Find "20160122まちゼミ03" in the data below; transcribe the line it appears on and each line after it, exactly, to the end, and nothing else.

━━━ Supplied material

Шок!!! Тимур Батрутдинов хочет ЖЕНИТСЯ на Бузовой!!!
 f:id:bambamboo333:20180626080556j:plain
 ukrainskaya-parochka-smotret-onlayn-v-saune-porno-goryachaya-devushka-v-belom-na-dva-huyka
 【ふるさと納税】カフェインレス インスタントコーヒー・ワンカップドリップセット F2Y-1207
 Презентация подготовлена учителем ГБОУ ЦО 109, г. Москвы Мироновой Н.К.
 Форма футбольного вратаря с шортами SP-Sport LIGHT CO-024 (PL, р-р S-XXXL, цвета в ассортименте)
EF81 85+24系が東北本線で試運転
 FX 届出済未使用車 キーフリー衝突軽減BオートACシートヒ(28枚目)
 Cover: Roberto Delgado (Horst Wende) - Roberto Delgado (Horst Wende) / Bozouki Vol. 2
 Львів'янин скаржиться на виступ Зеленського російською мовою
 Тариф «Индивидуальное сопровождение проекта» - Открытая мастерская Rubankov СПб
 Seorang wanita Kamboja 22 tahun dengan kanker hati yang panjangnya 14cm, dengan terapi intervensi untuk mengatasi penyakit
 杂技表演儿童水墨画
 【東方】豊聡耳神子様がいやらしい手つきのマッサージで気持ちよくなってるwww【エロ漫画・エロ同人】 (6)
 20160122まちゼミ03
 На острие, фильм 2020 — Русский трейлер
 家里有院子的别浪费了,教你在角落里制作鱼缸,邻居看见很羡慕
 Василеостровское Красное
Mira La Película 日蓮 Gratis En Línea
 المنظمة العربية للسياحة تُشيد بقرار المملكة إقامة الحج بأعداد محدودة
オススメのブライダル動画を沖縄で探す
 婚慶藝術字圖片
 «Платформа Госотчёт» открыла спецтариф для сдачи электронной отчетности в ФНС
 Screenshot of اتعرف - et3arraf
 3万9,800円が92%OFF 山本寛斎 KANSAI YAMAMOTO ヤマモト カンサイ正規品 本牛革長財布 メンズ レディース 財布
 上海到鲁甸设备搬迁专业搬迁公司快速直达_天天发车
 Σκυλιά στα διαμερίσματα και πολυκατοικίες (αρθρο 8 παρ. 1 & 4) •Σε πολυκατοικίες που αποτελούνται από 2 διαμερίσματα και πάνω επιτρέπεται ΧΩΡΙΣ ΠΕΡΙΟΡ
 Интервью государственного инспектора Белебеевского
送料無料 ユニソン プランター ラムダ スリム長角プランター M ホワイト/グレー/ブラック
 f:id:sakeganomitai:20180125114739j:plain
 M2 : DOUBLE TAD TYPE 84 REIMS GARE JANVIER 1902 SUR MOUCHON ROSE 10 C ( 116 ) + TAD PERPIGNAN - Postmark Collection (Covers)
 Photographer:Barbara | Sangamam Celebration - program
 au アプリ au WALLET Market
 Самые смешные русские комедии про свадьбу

━━━━━━

** Exercise output **
 20160122まちゼミ03
 На острие, фильм 2020 — Русский трейлер
 家里有院子的别浪费了,教你在角落里制作鱼缸,邻居看见很羡慕
 Василеостровское Красное
Mira La Película 日蓮 Gratis En Línea
 المنظمة العربية للسياحة تُشيد بقرار المملكة إقامة الحج بأعداد محدودة
オススメのブライダル動画を沖縄で探す
 婚慶藝術字圖片
 «Платформа Госотчёт» открыла спецтариф для сдачи электронной отчетности в ФНС
 Screenshot of اتعرف - et3arraf
 3万9,800円が92%OFF 山本寛斎 KANSAI YAMAMOTO ヤマモト カンサイ正規品 本牛革長財布 メンズ レディース 財布
 上海到鲁甸设备搬迁专业搬迁公司快速直达_天天发车
 Σκυλιά στα διαμερίσματα και πολυκατοικίες (αρθρο 8 παρ. 1 & 4) •Σε πολυκατοικίες που αποτελούνται από 2 διαμερίσματα και πάνω επιτρέπεται ΧΩΡΙΣ ΠΕΡΙΟΡ
 Интервью государственного инспектора Белебеевского
送料無料 ユニソン プランター ラムダ スリム長角プランター M ホワイト/グレー/ブラック
 f:id:sakeganomitai:20180125114739j:plain
 M2 : DOUBLE TAD TYPE 84 REIMS GARE JANVIER 1902 SUR MOUCHON ROSE 10 C ( 116 ) + TAD PERPIGNAN - Postmark Collection (Covers)
 Photographer:Barbara | Sangamam Celebration - program
 au アプリ au WALLET Market
 Самые смешные русские комедии про свадьбу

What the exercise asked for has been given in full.